What is being asked —
Echo each line of the records below word for word, with nothing changed, added, or left out.

+++ Dataset rows +++

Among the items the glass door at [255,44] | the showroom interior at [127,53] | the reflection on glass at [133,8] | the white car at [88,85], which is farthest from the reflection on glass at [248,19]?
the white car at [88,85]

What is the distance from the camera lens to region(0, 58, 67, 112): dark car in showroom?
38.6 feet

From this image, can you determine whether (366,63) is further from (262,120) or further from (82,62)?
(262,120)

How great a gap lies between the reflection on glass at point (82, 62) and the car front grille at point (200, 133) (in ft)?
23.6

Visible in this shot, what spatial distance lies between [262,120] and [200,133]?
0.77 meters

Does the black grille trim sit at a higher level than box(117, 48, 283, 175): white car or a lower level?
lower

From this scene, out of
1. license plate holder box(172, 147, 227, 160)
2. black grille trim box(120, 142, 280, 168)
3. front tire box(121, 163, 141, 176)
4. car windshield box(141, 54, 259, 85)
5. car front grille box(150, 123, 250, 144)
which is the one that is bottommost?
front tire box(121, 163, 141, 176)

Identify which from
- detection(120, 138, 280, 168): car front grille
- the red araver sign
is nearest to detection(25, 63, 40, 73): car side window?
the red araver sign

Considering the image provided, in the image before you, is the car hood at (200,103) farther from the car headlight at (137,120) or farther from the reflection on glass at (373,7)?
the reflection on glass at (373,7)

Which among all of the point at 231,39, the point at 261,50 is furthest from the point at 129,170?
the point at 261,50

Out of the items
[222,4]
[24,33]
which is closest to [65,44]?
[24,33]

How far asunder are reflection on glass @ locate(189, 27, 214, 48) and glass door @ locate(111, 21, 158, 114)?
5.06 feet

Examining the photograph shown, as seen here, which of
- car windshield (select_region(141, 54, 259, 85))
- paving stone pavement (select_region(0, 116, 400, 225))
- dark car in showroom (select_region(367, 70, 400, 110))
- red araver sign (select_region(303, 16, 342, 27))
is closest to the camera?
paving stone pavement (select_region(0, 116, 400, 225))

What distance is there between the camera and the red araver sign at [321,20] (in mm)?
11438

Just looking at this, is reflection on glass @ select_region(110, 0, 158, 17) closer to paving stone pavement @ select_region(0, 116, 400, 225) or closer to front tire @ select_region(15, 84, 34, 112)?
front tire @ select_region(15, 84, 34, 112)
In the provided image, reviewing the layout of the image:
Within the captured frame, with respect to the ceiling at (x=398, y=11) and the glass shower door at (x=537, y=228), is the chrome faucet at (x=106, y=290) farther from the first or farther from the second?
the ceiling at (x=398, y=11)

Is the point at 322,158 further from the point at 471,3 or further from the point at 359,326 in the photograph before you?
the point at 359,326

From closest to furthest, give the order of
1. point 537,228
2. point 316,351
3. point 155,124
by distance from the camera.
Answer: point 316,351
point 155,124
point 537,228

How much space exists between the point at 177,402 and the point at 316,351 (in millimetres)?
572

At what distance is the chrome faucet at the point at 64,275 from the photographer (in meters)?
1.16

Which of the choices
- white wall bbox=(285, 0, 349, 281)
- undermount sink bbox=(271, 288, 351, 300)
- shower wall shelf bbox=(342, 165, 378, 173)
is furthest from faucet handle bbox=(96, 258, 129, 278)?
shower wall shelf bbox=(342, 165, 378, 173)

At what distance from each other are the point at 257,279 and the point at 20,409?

+++

Answer to the task —
Among the items the glass door at [255,44] | the showroom interior at [127,53] | the reflection on glass at [133,8] | the white car at [88,85], which is farthest from the reflection on glass at [248,19]?
the white car at [88,85]

What is the distance from the camera lens to region(0, 58, 67, 112): dark car in showroom?
38.6 feet

From this image, can you determine whether (366,63) is further from (262,120) or further from (82,62)?
(262,120)

How great a gap lies between the reflection on glass at point (82, 62) and the car front grille at point (200, 133) (in ft)?
23.6

Visible in this shot, what spatial distance lies between [262,120] and [200,133]?
0.77 meters

Does the black grille trim sit at a higher level than box(117, 48, 283, 175): white car or a lower level?
lower

From this scene, out of
1. license plate holder box(172, 147, 227, 160)
2. black grille trim box(120, 142, 280, 168)
3. front tire box(121, 163, 141, 176)
4. car windshield box(141, 54, 259, 85)
5. car front grille box(150, 123, 250, 144)
which is the one that is bottommost?
front tire box(121, 163, 141, 176)

Identify which from
- detection(120, 138, 280, 168): car front grille
- the red araver sign
is nearest to detection(25, 63, 40, 73): car side window?
the red araver sign

Considering the image provided, in the image before you, is the car hood at (200,103) farther from the car headlight at (137,120) or farther from the reflection on glass at (373,7)?
the reflection on glass at (373,7)

Which among all of the point at 231,39, the point at 261,50 is furthest from the point at 129,170?
the point at 261,50

Out of the items
[222,4]
[24,33]
which is closest to [65,44]?
[24,33]

How far asunder are reflection on glass @ locate(189, 27, 214, 48) and glass door @ locate(111, 21, 158, 114)?
5.06 feet

Examining the photograph shown, as seen here, which of
- car windshield (select_region(141, 54, 259, 85))
- paving stone pavement (select_region(0, 116, 400, 225))
- dark car in showroom (select_region(367, 70, 400, 110))
- red araver sign (select_region(303, 16, 342, 27))
is closest to the camera?
paving stone pavement (select_region(0, 116, 400, 225))

What distance is there between the camera and the red araver sign at [321,20] (in mm)?
11438

Just looking at this, is reflection on glass @ select_region(110, 0, 158, 17) closer to paving stone pavement @ select_region(0, 116, 400, 225) or closer to front tire @ select_region(15, 84, 34, 112)?
front tire @ select_region(15, 84, 34, 112)
In the provided image, reviewing the layout of the image:
Within the captured frame, with respect to the ceiling at (x=398, y=11) and the glass shower door at (x=537, y=228), is the chrome faucet at (x=106, y=290) farther from the first or farther from the second?
the ceiling at (x=398, y=11)

Is the point at 322,158 further from the point at 471,3 or further from the point at 359,326 in the photograph before you?
the point at 359,326

From closest to furthest, give the order of
1. point 537,228
2. point 316,351
3. point 155,124
by distance from the camera.
Answer: point 316,351
point 155,124
point 537,228

How much space exists between the point at 177,402 and the point at 316,351 (in millimetres)?
572

At what distance is the chrome faucet at the point at 64,275 from the photographer (in meters)?
1.16

Which of the choices
- white wall bbox=(285, 0, 349, 281)
- undermount sink bbox=(271, 288, 351, 300)
- shower wall shelf bbox=(342, 165, 378, 173)
is furthest from faucet handle bbox=(96, 258, 129, 278)?
shower wall shelf bbox=(342, 165, 378, 173)

At what distance from each other are the point at 257,279 and the point at 20,409?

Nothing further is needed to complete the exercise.